The shaping pressure force and the shaping temperature are dependent on the material of which the workpiece is composed, as well as the requirements for dimensional accuracy and surface quality. In principle, forgeable workpieces include all ductile metals and metal alloys, and therefore also ferrous materials such as steels, as well as nonferrous metals such as aluminum, titanium, copper, nickel, and alloys thereof. The temperatures arising during forging may be in the range of room temperature for so-called cold shaping, between 550° C. and 750° C. for warm shaping, and above 900° C. for so-called hot shaping. The shaping temperature is also typically set in a temperature range in which the material is shapeable or flowable and in which recovery and recrystallization processes in the material can take place, and also in which undesired phase transformations are avoided.
For automatic handling of workpieces during pressing or forging, the use of handling devices such as manipulators and industrial robots is known from VDI-Lexikon “Produktionstechnik Verfahrenstechnik”, Prof. Dr. Hiersig, Publisher, VDI-Verlag, 1995, pages 848, 849, and 1214. Such handling devices have grippers for grasping and temporarily holding workpieces, and insert the workpieces into or remove them from the forging machine. Manipulators are manually controlled motion devices which as a rule have distinct, process-specific controls or programs. Industrial robots are universally applicable automatic motion devices with a sufficient number of degrees of freedom, implemented by a corresponding number (5 to 6) axes of motion, and a freely programmable control for achieving practically any given motion trajectories of the workpiece within an area which the industrial robot can traverse or reach.

- **DATA UNDER STUDY**:
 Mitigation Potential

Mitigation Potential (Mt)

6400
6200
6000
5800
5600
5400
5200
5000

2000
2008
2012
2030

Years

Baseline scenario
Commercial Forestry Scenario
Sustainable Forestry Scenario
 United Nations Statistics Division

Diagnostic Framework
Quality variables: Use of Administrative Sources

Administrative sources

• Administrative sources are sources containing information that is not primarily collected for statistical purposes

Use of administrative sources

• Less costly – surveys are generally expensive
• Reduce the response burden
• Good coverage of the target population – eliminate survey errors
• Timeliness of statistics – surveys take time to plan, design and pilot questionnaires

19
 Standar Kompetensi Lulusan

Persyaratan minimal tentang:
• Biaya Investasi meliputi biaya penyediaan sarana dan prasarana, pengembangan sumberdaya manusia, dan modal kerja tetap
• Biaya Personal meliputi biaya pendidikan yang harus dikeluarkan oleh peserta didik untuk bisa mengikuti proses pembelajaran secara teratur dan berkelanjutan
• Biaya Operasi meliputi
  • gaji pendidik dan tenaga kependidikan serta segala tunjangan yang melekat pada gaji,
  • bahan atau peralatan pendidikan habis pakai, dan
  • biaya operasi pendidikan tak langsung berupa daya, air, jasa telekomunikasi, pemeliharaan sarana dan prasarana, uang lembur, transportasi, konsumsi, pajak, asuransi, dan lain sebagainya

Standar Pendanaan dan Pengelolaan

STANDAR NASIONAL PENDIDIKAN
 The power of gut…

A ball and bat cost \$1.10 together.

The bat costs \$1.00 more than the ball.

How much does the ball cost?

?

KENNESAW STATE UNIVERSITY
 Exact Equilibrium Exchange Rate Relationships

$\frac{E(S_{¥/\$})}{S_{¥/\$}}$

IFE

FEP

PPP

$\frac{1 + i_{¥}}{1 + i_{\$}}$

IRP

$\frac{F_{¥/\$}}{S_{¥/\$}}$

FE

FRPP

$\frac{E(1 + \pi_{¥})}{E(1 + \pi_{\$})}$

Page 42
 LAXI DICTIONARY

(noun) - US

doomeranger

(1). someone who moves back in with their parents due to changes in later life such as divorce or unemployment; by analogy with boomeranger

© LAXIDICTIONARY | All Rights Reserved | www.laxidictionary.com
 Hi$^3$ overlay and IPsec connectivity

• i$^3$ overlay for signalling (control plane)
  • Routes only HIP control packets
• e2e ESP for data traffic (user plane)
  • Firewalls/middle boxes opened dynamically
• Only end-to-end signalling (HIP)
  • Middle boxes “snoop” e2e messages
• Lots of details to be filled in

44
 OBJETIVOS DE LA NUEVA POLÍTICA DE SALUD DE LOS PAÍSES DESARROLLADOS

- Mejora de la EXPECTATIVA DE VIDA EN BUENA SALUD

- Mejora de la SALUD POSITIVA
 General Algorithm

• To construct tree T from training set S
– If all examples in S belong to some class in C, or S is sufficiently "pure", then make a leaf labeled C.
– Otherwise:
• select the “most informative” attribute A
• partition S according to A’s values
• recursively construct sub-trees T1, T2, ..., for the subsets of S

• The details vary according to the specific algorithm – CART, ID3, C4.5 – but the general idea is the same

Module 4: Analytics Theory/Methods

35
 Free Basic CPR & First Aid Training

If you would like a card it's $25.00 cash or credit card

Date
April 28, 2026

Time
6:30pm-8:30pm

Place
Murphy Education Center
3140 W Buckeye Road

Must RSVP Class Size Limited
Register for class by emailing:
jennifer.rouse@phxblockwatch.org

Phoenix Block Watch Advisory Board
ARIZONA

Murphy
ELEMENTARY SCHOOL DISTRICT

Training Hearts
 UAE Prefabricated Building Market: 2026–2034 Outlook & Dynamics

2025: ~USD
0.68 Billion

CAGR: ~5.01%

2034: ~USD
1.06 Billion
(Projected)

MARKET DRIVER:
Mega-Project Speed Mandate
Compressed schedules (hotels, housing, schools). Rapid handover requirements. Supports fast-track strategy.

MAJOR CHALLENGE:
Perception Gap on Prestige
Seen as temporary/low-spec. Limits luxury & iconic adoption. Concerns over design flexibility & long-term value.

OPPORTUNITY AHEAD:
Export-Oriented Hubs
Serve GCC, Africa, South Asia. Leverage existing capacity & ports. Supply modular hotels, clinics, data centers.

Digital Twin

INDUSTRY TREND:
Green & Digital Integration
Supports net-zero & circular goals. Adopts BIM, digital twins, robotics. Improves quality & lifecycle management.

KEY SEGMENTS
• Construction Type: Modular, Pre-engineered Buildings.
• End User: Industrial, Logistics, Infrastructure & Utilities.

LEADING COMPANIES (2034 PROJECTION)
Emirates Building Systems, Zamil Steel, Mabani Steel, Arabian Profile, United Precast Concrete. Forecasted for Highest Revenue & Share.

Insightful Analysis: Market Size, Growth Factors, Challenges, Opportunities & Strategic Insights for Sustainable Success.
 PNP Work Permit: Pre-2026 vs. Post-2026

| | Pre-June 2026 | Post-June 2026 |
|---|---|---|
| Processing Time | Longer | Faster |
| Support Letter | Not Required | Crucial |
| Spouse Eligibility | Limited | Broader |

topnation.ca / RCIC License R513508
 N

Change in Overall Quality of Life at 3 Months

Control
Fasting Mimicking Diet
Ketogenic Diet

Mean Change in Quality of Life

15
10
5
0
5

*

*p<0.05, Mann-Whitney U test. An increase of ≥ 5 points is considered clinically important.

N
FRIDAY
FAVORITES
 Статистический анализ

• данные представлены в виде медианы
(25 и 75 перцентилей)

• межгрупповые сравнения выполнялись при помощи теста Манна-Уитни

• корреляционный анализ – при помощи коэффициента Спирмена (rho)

- **EXERCISES**:
1/ Answer these from the forging text:
(a) What temperature range does it give for warm shaping?
(b) How many axes of motion does it say industrial robots have?
(c) Which nonferrous metals does it name as forgeable?
2/ Write down the part of the forging text that opens with the words containing "The shaping pressure" and closes with "transformations are avoided.".
3/ In one to three sentences, explain why the forging text counts steels among forgeable workpieces.
The listing has nothing to do with the forging text.

- **ANSWERS TO THE EXERCISE**:
1/
(a) Between 550° C. and 750° C.
(b) 5 to 6.
(c) Aluminum, titanium, copper, nickel, and alloys thereof.

2/
The shaping pressure force and the shaping temperature are dependent on the material of which the workpiece is composed, as well as the requirements for dimensional accuracy and surface quality. In principle, forgeable workpieces include all ductile metals and metal alloys, and therefore also ferrous materials such as steels, as well as nonferrous metals such as aluminum, titanium, copper, nickel, and alloys thereof. The temperatures arising during forging may be in the range of room temperature for so-called cold shaping, between 550° C. and 750° C. for warm shaping, and above 900° C. for so-called hot shaping. The shaping temperature is also typically set in a temperature range in which the material is shapeable or flowable and in which recovery and recrystallization processes in the material can take place, and also in which undesired phase transformations are avoided.

3/ The text says that, in principle, forgeable workpieces include all ductile metals and metal alloys. Therefore ferrous materials such as steels are included as well.